Diese kurze Zusammenfassung über die Entstehung der Partei LIBRE versetzt uns gegenwärtig in ein hochkomplexes Szenario, in dem diese neue politische Kraft (deren Kern von alten Parteigängern und von neuen Mitstreitern gebildet wird) mit Xiomara Castro (der Ehefrau von Manuel Zelaya) versucht, mit der über hundert Jahren alten Tradition der Zweiparteienherrschaft (Liberale und Konservative) zu brechen. Dabei wird sie sich mit der traditionellen Maschinerie der politischen Klientel, die sowohl von den oligarchischen Eliten als auch vom multinationalen Kapital gestützt wird, auseinandersetzen müssen. Diese Teile der Rechten bereiten in den ihnen zugehörigen Medien eine Kampagne vor, durch die sie der Gesellschaft Angst einzuflößen versuchen. Die Strategie der Konservativen dürfte im Aufleben des "Gespenstes des Kommunismus" beziehungsweise des Kalten Krieges, in Angriffen auf das Paar Zelaya-Castro oder in der Diskreditierung der Volksbewegungen bestehen.

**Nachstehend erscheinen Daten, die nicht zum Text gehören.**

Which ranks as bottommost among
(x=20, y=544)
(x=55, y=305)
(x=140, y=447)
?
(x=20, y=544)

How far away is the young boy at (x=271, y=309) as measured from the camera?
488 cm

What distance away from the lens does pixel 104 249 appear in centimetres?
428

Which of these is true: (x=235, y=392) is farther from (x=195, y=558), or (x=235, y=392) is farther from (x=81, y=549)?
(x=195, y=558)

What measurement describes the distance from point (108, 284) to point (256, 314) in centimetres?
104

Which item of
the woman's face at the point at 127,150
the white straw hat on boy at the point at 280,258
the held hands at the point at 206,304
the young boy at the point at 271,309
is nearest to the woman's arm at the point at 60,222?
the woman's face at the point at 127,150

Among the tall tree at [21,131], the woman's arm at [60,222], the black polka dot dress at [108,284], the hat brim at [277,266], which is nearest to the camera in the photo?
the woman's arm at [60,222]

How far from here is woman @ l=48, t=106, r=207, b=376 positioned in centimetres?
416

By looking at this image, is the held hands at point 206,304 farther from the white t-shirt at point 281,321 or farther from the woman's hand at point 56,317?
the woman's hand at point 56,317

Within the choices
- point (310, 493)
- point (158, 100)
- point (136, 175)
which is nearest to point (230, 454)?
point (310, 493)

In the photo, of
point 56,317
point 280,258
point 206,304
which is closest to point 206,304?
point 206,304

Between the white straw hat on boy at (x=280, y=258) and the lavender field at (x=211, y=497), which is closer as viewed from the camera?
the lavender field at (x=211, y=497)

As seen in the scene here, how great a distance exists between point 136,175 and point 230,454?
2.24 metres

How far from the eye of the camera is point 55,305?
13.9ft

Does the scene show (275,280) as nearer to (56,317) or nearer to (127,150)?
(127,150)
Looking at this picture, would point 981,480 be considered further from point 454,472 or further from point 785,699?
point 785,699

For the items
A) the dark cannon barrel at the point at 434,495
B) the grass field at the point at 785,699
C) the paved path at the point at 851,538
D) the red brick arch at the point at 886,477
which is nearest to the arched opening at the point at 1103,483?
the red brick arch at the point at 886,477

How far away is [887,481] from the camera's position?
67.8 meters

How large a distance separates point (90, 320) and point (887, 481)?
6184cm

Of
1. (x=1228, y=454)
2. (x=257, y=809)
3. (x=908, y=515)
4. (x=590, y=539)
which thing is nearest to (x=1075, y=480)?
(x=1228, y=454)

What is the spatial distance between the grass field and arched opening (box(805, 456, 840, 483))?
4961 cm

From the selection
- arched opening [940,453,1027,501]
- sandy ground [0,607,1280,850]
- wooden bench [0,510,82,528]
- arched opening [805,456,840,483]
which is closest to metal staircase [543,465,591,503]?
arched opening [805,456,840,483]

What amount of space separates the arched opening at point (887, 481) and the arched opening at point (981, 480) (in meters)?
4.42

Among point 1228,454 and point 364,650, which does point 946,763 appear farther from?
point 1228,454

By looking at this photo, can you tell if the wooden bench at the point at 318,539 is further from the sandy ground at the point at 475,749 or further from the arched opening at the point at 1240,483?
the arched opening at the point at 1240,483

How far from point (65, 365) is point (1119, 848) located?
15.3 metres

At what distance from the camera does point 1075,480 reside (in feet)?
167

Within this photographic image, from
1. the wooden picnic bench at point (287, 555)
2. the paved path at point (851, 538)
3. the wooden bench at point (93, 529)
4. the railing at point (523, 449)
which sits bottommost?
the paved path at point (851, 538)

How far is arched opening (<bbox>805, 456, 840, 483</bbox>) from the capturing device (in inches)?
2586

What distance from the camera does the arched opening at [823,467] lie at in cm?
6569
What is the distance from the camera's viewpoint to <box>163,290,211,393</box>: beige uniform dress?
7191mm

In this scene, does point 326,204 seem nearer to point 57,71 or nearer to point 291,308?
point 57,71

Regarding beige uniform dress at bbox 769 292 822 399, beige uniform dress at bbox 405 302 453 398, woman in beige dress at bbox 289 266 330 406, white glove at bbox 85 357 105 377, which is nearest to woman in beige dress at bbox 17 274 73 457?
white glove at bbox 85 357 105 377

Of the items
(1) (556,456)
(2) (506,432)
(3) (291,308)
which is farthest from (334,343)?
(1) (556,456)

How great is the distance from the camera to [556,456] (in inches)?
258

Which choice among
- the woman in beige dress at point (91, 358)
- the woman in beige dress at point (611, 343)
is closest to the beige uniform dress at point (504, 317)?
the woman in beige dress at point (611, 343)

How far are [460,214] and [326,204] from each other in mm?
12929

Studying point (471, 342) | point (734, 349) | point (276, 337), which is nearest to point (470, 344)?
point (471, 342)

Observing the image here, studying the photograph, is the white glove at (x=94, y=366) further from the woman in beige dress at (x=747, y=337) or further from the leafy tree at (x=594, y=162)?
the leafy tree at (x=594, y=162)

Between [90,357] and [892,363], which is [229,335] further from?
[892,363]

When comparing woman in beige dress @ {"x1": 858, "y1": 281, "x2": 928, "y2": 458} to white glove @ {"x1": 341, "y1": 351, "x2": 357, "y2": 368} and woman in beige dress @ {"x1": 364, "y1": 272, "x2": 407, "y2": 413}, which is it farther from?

Die traditionellen Parteien befinden sich in einer Krise: Die Liberale Partei, der Zelaya den Rücken gekehrt hat, ist dem Scheitern nahe und die Nationale Partei, die zurzeit an der Macht ist, hat mit allgemeinen Verfallserscheinungen zu kämpfen. Aus diesem Grund unterstützen die mächtigen Gruppierungen das Aufkommen neuer rechten Parteien: die PAC (die Antikorruptionspartei von Salvador Nasrralla), die von einem extrem neoliberalen Sportberichterstatter geleitet wird und die Partei "Patriotische Allianz für Honduras", deren Anführer der Putschist Romeo Vázquez Velásquez (Armeechef während des Staatsstreichs von 2009) ist. Außerdem versuchen weitere kleinere Gruppen von Ex-Militärs eine neue Partei der extremen Rechten zu gründen.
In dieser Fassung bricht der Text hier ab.